研修会では午前中の座学の内容を、午後からの実技で体験、体感し身に着けるような流れでした。
「耐火テクト」は前回説明した通り2液混合型の耐火塗料になります。
この2液混合というところがポイントであり、現場塗装ではきちんとした管理が必要です。
(ベースと硬化剤を重量比で5.5:1で正確に配合)
まず実技の研修で関西ペイントから紹介されたのが、耐火テクト専用塗装機です。
この専用塗装機は本体サイズが2.5m×1.5m×高さ1.5mほどあり、現場で使用する際にはトラックの荷台などに
据え置いて使用する形になります。
この塗装機の優れているところは、ベースと硬化剤を別々に充填し本体から伸びたホースの先端部分で混合される
という点です(混合比は調整可能で、耐火テクトの場合は重量比5.5:1で正確に混合されるようにセットします)。
また、使用後の機械の清掃においても、混合されたところから先の部分にシンナーを通して清掃すればよいため
清掃の時間も大幅に短縮され、ホースに残る塗料のロスも低減できるというメリットがあります。
ホースの先に付くガンはエアレススプレーガンに似た形状で、さらに耐圧性を持たせた専用品になります。
(ガンの操作はエアレススプレーガンのように使えます)
この機械を用いて、参加された各塗装店の職人さんが実際に耐火テクトを塗装されました。
私は後ろで見ていたのですが、操作性も良さそうで、通常のエアレス塗装をされているように見えました。
ただ塗装された職人さんに聞くと、ガンに圧力が掛かるため膜厚を付けようとすると塗装した部分が波打つような
状態になり、膜厚を付けながらきれいに仕上げるのが難しいという感想でした。
その他には関西ペイント耐火テクト管理部の方が、1m角ほどの1枚のコンパネに端から膜厚1mm~6mmまで6通りの
厚みを付けるという塗装をされました。
これにより1回でどれぐらいまで膜厚が付けられるか、どのぐらいの膜厚でタレてくるのかなどを見せてもらいました。
想定では1回の塗装で5mmの膜厚が付けられることになっており、実際に塗装された面を見ても4~5mmまではほぼタレも
なくきれいに仕上がっておりました。(6mmになるとタレたり、仕上り肌が悪かったり不具合が出てきていました)
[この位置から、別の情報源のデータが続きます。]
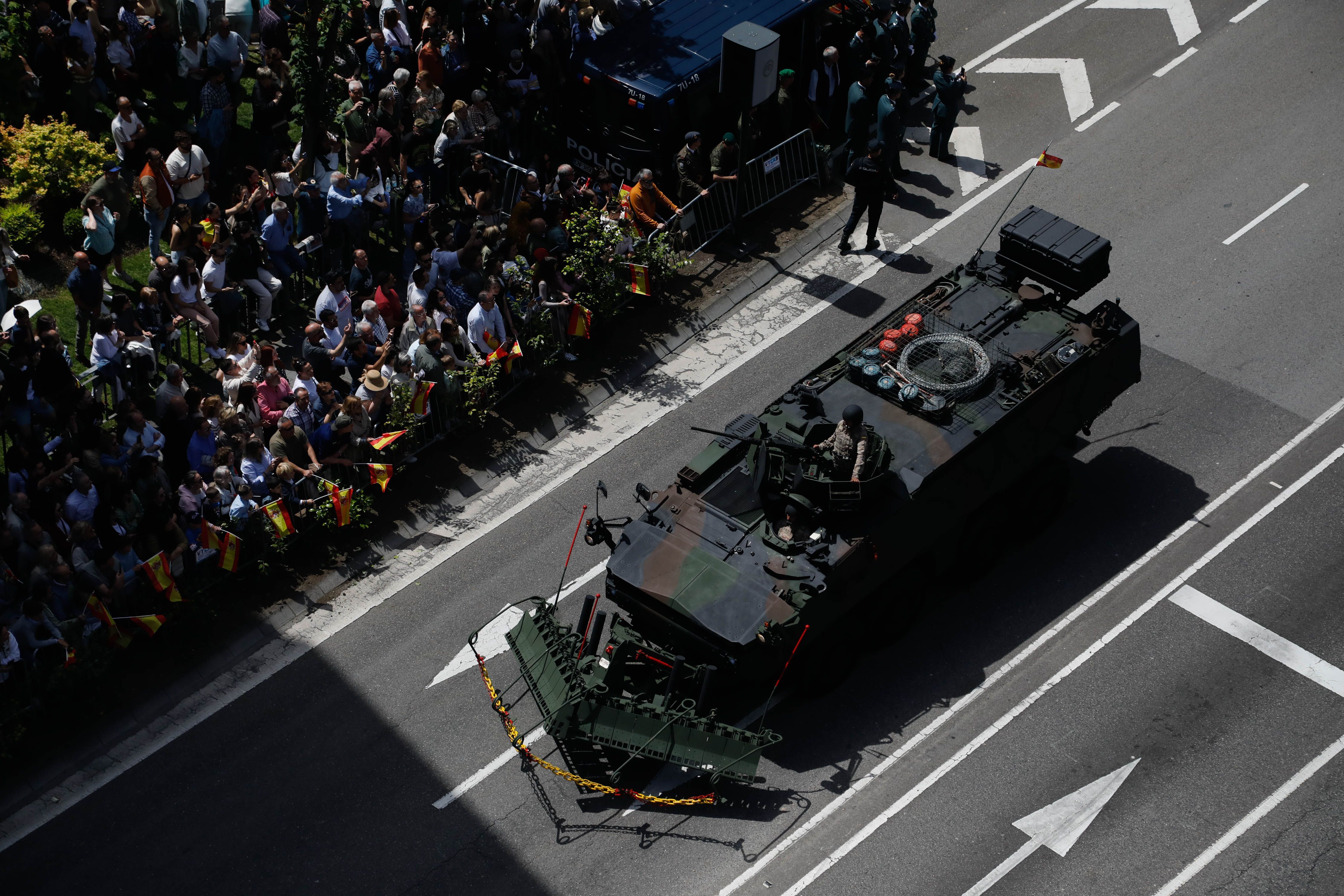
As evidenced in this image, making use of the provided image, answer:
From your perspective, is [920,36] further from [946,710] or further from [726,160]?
[946,710]

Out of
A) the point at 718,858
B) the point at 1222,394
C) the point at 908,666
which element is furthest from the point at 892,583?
the point at 1222,394

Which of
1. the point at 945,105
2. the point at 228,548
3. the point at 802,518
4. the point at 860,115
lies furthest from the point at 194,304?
the point at 945,105

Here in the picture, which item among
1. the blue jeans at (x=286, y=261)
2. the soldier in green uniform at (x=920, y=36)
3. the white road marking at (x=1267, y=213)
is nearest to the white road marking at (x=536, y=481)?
the soldier in green uniform at (x=920, y=36)

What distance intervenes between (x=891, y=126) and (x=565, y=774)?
11.6m

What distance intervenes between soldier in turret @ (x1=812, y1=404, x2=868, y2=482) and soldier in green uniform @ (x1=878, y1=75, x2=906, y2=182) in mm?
6800

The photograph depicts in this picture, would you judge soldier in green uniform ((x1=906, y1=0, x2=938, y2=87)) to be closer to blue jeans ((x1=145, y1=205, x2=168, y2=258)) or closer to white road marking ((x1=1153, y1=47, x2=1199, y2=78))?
white road marking ((x1=1153, y1=47, x2=1199, y2=78))

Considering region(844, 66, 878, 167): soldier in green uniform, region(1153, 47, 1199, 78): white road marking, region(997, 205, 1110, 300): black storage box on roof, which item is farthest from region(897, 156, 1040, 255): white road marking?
region(997, 205, 1110, 300): black storage box on roof

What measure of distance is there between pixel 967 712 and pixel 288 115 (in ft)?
44.5

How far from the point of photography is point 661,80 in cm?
2173

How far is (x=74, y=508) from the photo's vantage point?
655 inches

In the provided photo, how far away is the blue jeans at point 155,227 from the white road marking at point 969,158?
39.0 ft

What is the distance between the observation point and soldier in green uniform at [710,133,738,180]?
859 inches

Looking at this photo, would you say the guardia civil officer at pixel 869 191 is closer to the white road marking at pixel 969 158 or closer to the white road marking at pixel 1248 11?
the white road marking at pixel 969 158

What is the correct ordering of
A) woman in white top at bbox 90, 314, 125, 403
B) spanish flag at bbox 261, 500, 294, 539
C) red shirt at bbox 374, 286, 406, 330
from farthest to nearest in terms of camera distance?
red shirt at bbox 374, 286, 406, 330 < woman in white top at bbox 90, 314, 125, 403 < spanish flag at bbox 261, 500, 294, 539
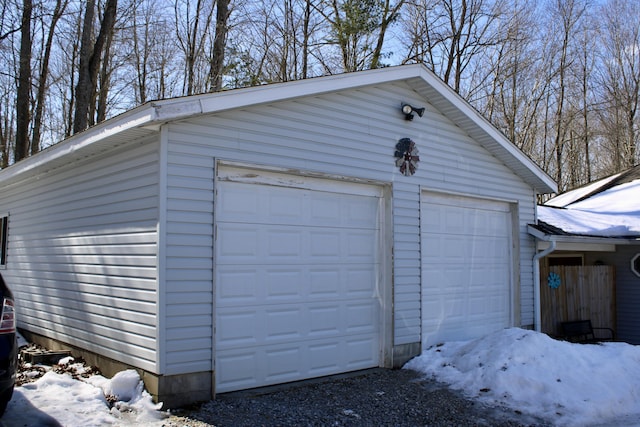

これまでの1液耐火塗料が1回の塗装で0.5~1mmの膜厚だったことを考えると、今回の耐火テクトは大幅に工期短縮が見込める
塗料だと強く感じました。
ただしこの専用塗装機は価格が非常に高額であること、据え置きタイプのためこの機械用にトラックやバンが必要に
なることなどから、まだ全国で数台しか導入されていないそうです。
現状実際の塗装現場では、今まで1液耐火塗料の塗装で使用していた圧送式の塗装機が主流になっているようです。
(その場合は、事前に重量比5.5:1で材料を混合する工程が必要です)
最後に実際にベースと硬化剤を混合するところを見ましたが、きちんと撹拌機を使用して混ぜないと混ざらないぐらい、
ベースと硬化剤の粘度の差がありました。
(特にベースの粘度が非常に高く膜厚を付けてもタレにくいのはこの粘度があるからだと、実際見て感じることができました)
今回の研修会では、今後主流になるであろう2液型の耐火塗料を座学と実技の部分で勉強させていただきました。
今後耐火塗装は学校や商業施設、宿泊施設などの新設工事において、特に意匠性が重視されるような場所で引き合いが増えてくると
思われます。
当社としても全面的に塗装店様をバックアップできるよう、今回の研修会の内容を大いに活かしていきたいと思います。